- _Available data_:

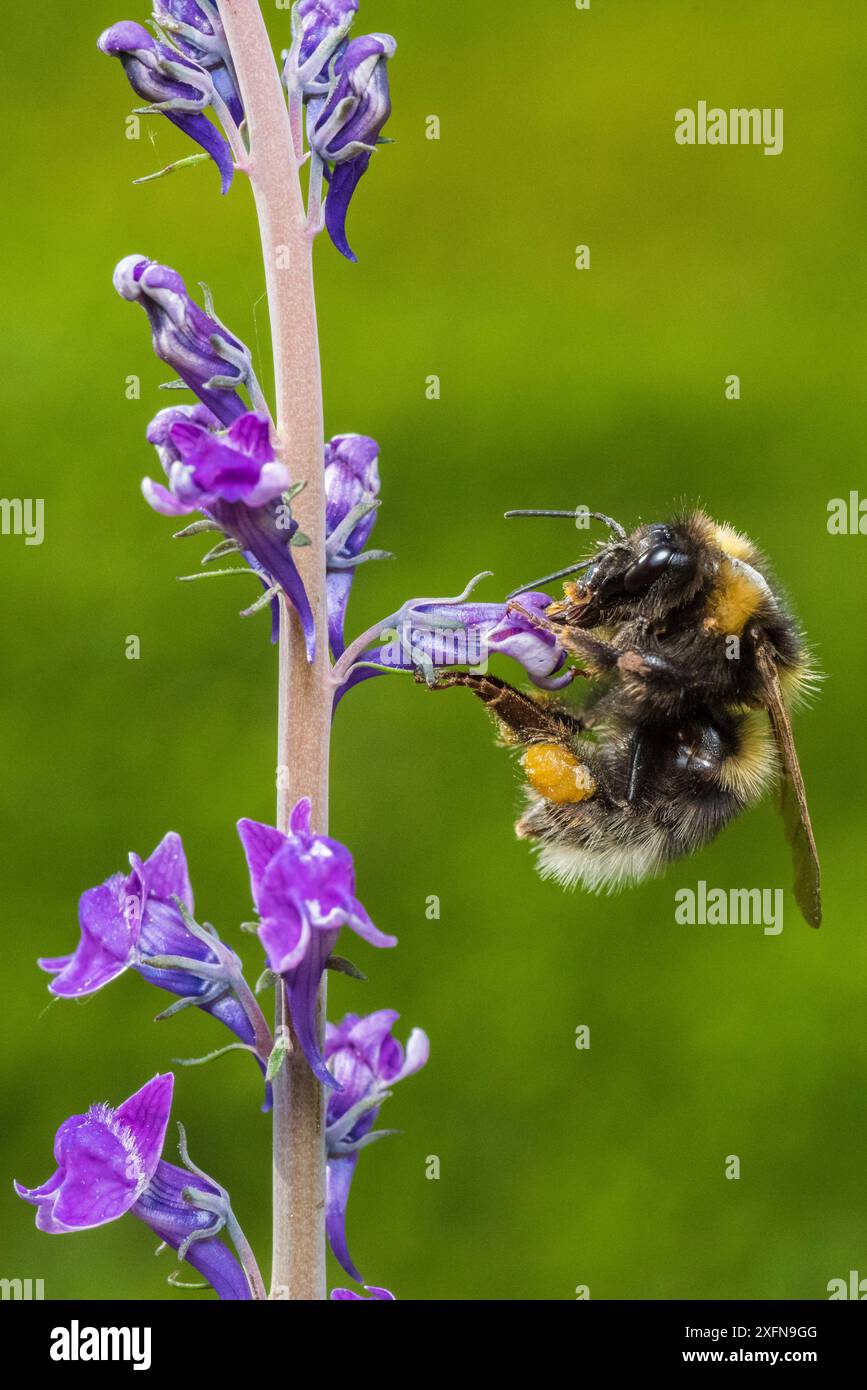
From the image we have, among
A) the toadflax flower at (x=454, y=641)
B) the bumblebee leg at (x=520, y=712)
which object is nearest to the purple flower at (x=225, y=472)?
the toadflax flower at (x=454, y=641)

- _Stated goal_:
Write out the lines above word for word, and leave out the pictures.

- _Exercise response_:
From the image we have, among
A) the toadflax flower at (x=454, y=641)
B) the bumblebee leg at (x=520, y=712)
which object is nearest to the purple flower at (x=225, y=472)?
the toadflax flower at (x=454, y=641)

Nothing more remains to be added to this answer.